In [4]:%timeit pd.read_hdf('test.h5','df',where='A = "bar"')
1 loops, best of 3: 205 ms per loop
In [4]:%timeit pd.read_hdf('test_zlib.h5','df',where='A = "bar"')
10 loops, best of 3: 101 ms per loop
I think your issue is one which we filed a bug a while ago here with the PyTables guys. Essentially, when using a compressed store AND specifying expectedrows AND using an indexed columns causes mis-indexing.

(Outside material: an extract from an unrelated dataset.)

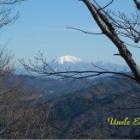 『奥出雲から見えた大山』の画像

The soln is simply NOT to use expectedrows, and rather to ptrepack the file with a specified chunkshape (or AUTO). This is good practice anyhow. Further, not sure if you specifying compression up-front, but it is IMHO better to do this via ptrepack, see docs here. Their is also an issue on SO about this (can't find it right now, essentially if you are creating the file, don't don't index up-front but when you are done appending, if you can).
In any event, creating a test store:
In [1]: df = DataFrame({'A' : [ 'foo%05d' % i for i in range(50000) ]})
In [2]: df = pd.concat([ df ] * 20)
Append 50M rows.
In [4]: store = pd.HDFStore('test.h5',mode='w')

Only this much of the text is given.